**Task description**
In the records below, the part to copy starts at the line containing "2o semestre - 2013" and goes to the last line; output it exactly, without pictures.

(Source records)
━━━━━━━━
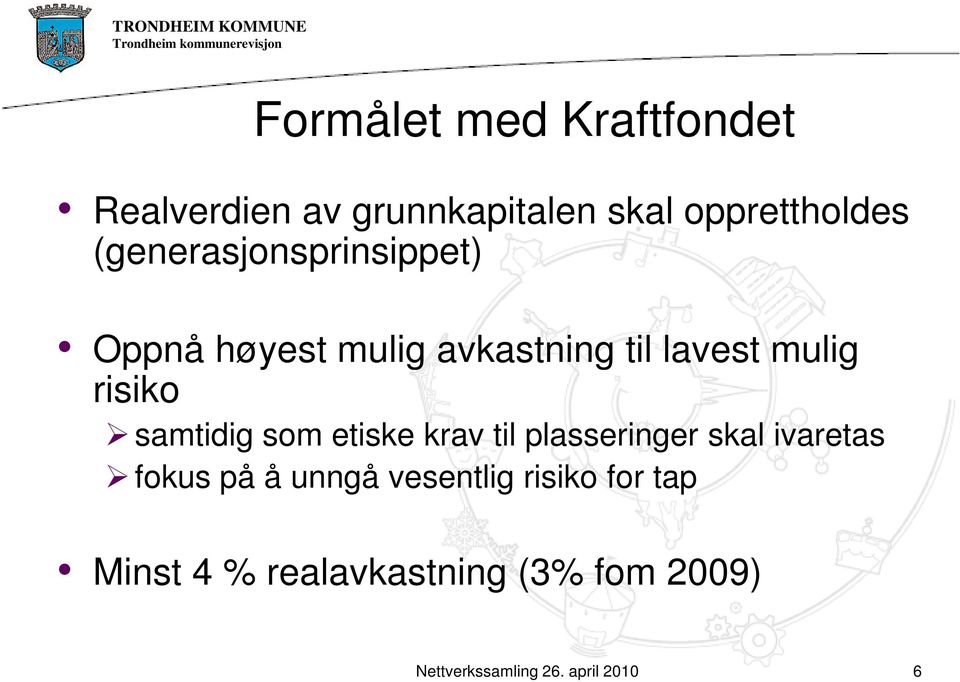 lavest mulig risiko samtidig som etiske krav til plasseringer skal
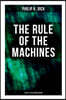The Rule of the Machines: 5 Sci-Fi Titles in One Edition: Second Variety, The Last of the Masters, The Defenders, Sales Pitch & James P. Crow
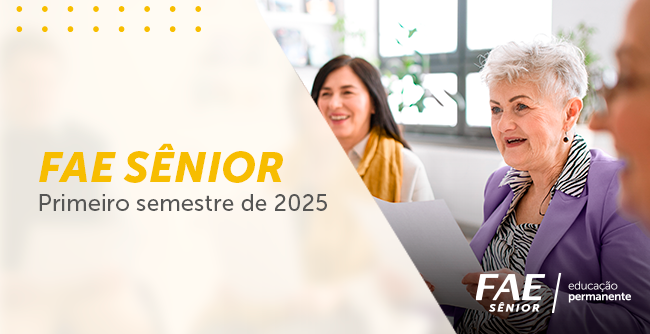 Projeto 2025 - 1º semestre FAE Sênior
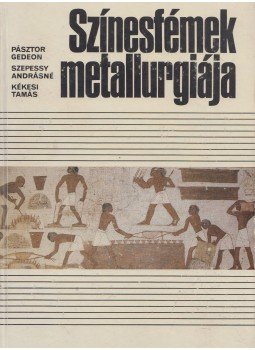 Pásztor Gedeon, Szepessy Andrásné, Kékesi Tamás - Színesfémek metallurgiája Pásztor Gedeon, Szepessy Andrásné, Kékesi Tamás - Színesfémek metallurgiája, Budapest 1990 antikvár könyv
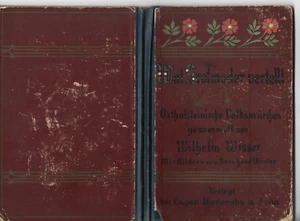 Wilhelm Wisser: Wat Grotmoder vertellt, Ostholsteinische Volksmärchen, 1906 - Bild 1 von 2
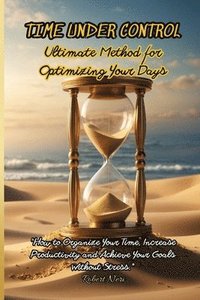 bokomslag Time Under Control: The Ultimate Method for Optimizing Your Days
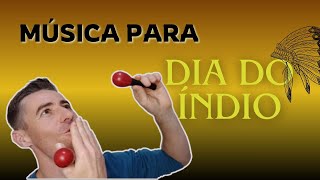 ATIVIDADE MUSICAL PARA EDUCAÇÃO INFANTIL E SÉRIES INICIAIS MÚSICA PARA O DIA DO ÍNDIO CULTURA [upl. by Ahsienom260]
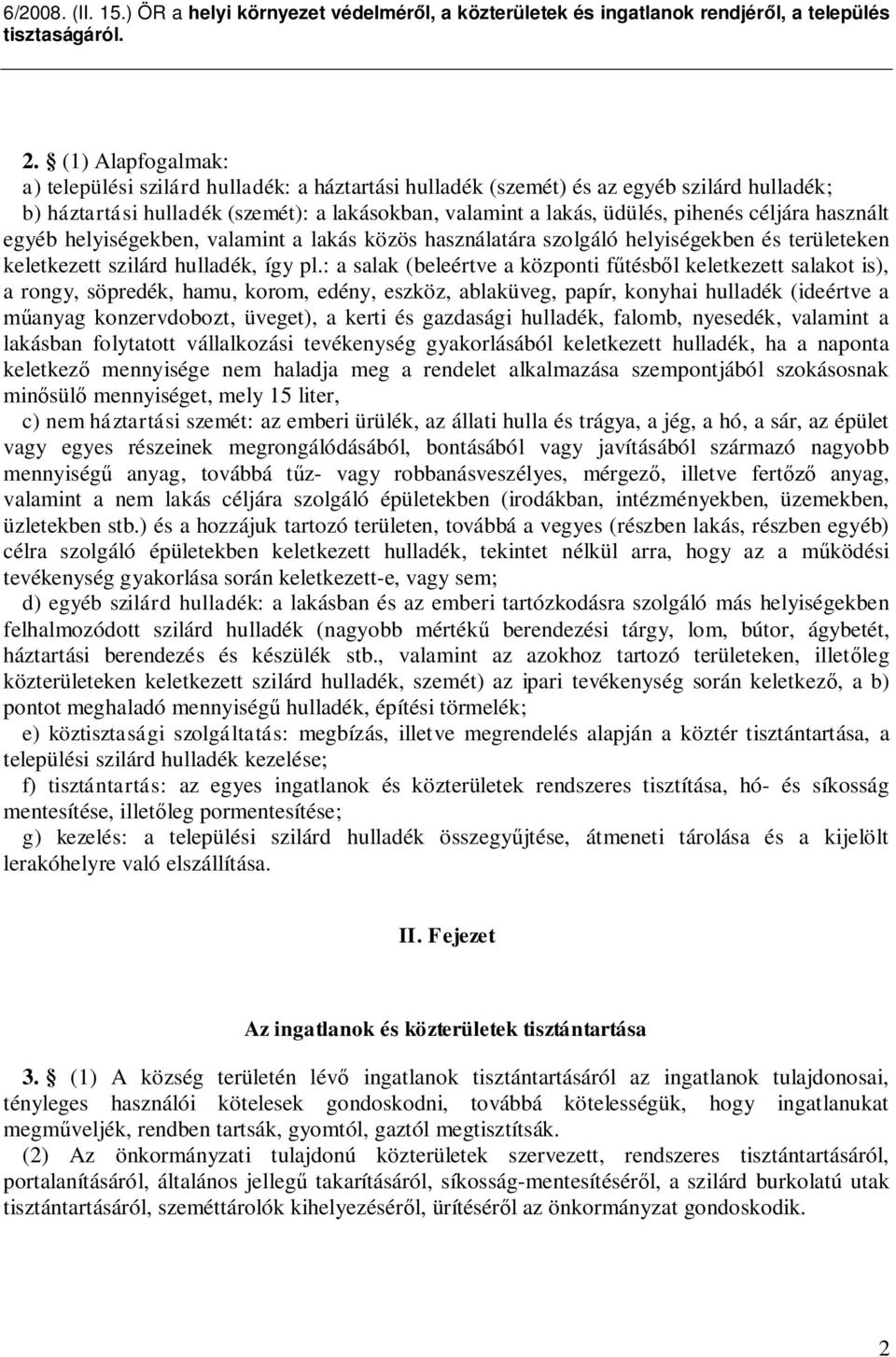 : a salak (beleértve a központi f tésb l keletkezett salakot is), a rongy, söpredék, hamu, korom, edény, eszköz, ablaküveg, papír, konyhai hulladék (ideértve a anyag konzervdobozt, üveget), a kerti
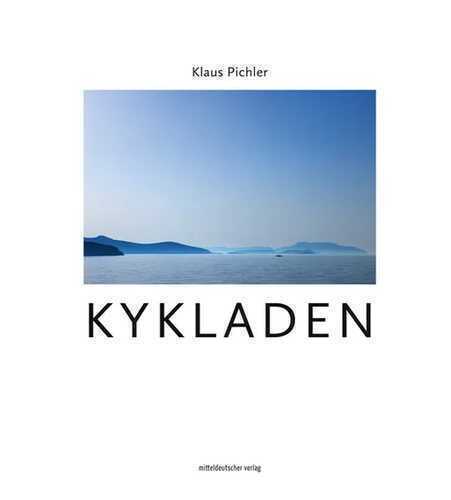 Kykladen — Klaus Pichler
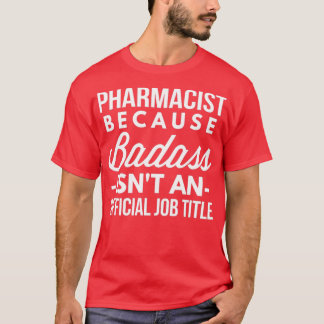 Pharmacist 27 T-Shirt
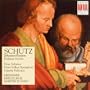 Heinrich Sch�tz: Johannes-Passion; Psalmen Davids
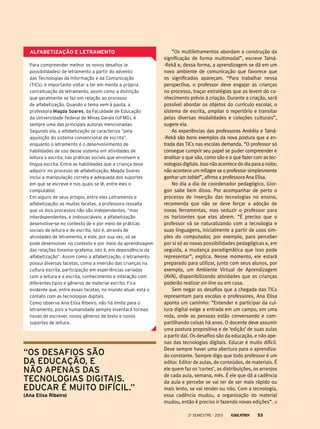 Alfabetização e letramento
Para compreender melhor os novos desafios (e
possibilidades) de letramento a partir do advento
das Tecnologias da Informação e da Comunicação
(TICs), é importante voltar a ter em mente a própria
conceituação de letramento, assim como a distinção
que geralmente se faz em relação ao processo
de alfabetização. Quando o tema vem à pauta, a
professora Magda Soares, da Faculdade de Educação
da Universidade Federal de Minas Gerais (UFMG), é
sempre uma das principais autoras mencionadas.
Segundo ela, a alfabetização se caracteriza “pela
aquisição do sistema convencional de escrita”,
enquanto o letramento é o desenvolvimento de
habilidades de uso desse sistema em atividades de
leitura e escrita, nas práticas sociais que envolvem a
língua escrita. Entre as habilidades que a criança deve
adquirir no processo de alfabetização, Magda Soares
inclui a manipulação correta e adequada dos suportes
em que se escreve e nos quais se lê, entre eles o
computador.
Em alguns de seus artigos, entre eles Letramento e
alfabetização: as muitas facetas, a professora ressalta
que os dois processos não são independentes, “mas
interdependentes, e indissociáveis: a alfabetização
desenvolve-se no contexto de e por meio de práticas
sociais de leitura e de escrita, isto é, através de
atividades de letramento, e este, por sua vez, só se
pode desenvolver no contexto e por meio da aprendizagem
das relações fonema–grafema, isto é, em dependência da
alfabetização”. Assim como a alfabetização, o letramento
possui diversas facetas, como a imersão das crianças na
cultura escrita, participação em experiências variadas
com a leitura e a escrita, conhecimento e interação com
diferentes tipos e gêneros de material escrito. Fica
evidente que, entre essas facetas, no mundo atual, está o
contato com as tecnologias digitais.
Como observa Ana Elisa Ribeiro, não há limite para o
letramento, pois a humanidade sempre inventará formas
novas de escrever, novos gêneros de texto e novos
suportes de leitura.

“os desafios são
da educação, e
não apenas das
tecnologias digitais.
Educar é muito difícil.”
(Ana Elisa Ribeiro)

“Os multiletramentos abordam a construção da
signiﬁcação de forma multimodal”, escreve Tainá-Rekã e, dessa forma, a aprendizagem se dá em um
novo ambiente de comunicação que favorece que
os significados apareçam. “Para trabalhar nessa
perspectiva, o professor deve engajar as crianças
no processo, traçar estratégias que as levem do conhecimento prévio à criação. Durante a criação, será
possível abordar os objetos do currículo escolar, o
sistema de escrita, ampliar o repertório e transitar
pelas diversas modalidades e coleções culturais”,
sugere ela.
As experiências das professoras Andréia e Tainá-Rekã são bons exemplos da nova postura que a entrada das TICs nas escolas demanda. “O professor só
consegue cumprir seu papel se puder compreender e
analisar o que são, como são e o que fazer com as tecnologias digitais. Isso não acontece do dia para a noite;
não acontece um milagre se o professor simplesmente
ganhar um tablet”, afirma a professora Ana Elisa.
No dia a dia de coordenador pedagógico, Giorgon sabe bem disso. Por acompanhar de perto o
processo de inserção das tecnologias no ensino,
recomenda que não se deve forçar a adoção de
novas ferramentas, mas seduzir o professor para
os horizontes que elas abrem. “É preciso que o
professor vá se naturalizando com a tecnologia e
suas linguagens, inicialmente a partir de usos simples do computador, por exemplo, para perceber
por si só as novas possibilidades pedagógicas e, em
seguida, a mudança paradigmática que isso pode
representar”, explica. Nesse momento, ele estará
preparado para utilizar, junto com seus alunos, por
exemplo, um Ambiente Virtual de Aprendizagem
(AVA), disponibilizando atividades que as crianças
poderão realizar on-line ou em casa.
Sem negar os desafios que a chegada das TICs
representam para escolas e professores, Ana Elisa
aponta um caminho: “Entender e participar da cultura digital exige a entrada em um campo, em uma
roda, onde as pessoas estão conversando e compartilhando coisas há anos. O docente deve assumir
uma postura propositiva e de ‘edição’ de suas aulas
a partir daí. Os desafios são da educação, e não apenas das tecnologias digitais. Educar é muito difícil.
Deve sempre haver uma abertura para o aprendizado constante. Sempre digo que todo professor é um
editor. Editor de aulas, de conteúdos, de materiais. É
ele quem faz os ‘cortes’, as distribuições, os arranjos
de cada aula, semana, mês. É ele que dá a cadência
da aula e percebe se vai ter de ser mais rápido ou
mais lento, se vai render ou não. Com a tecnologia,
essa cadência mudou, a organização do material
mudou, então é preciso ir fazendo novas edições”.
2o semestre - 2013

53

 
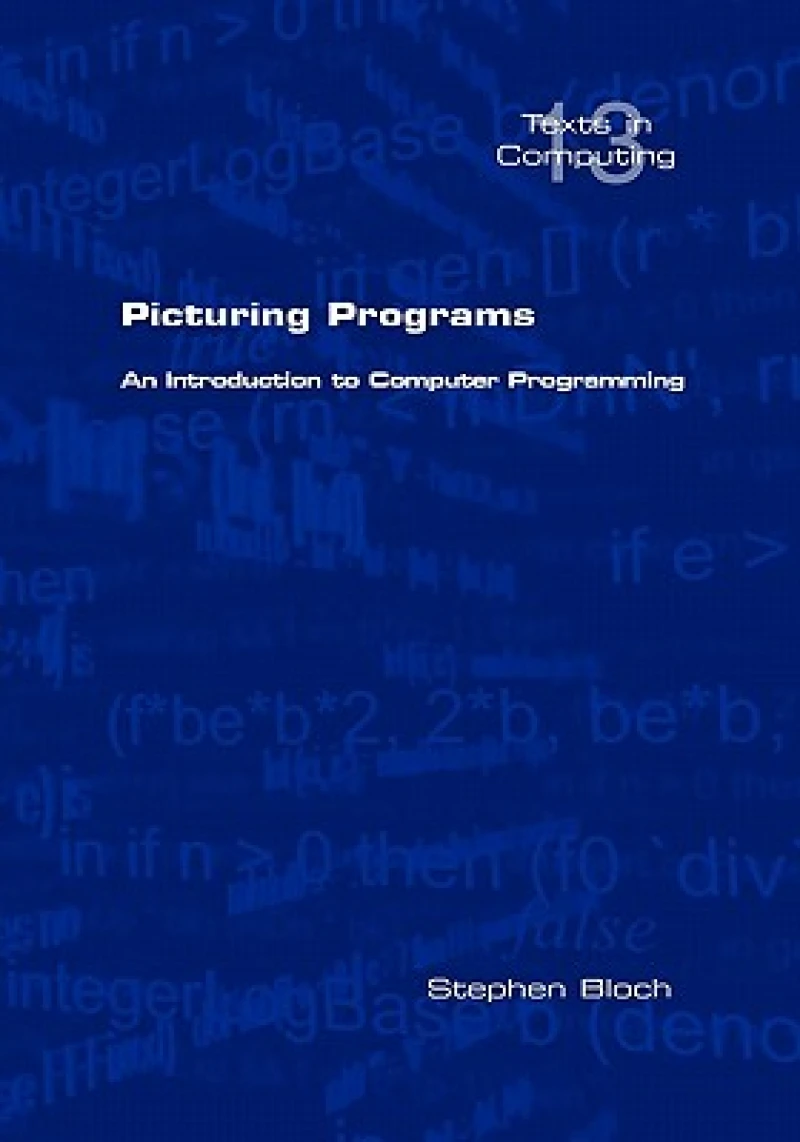 Picturing Programs. An Introduction to Computer Programming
━━━━━━━━
**Answer section**
2o semestre - 2013

53

 
 Picturing Programs. An Introduction to Computer Programming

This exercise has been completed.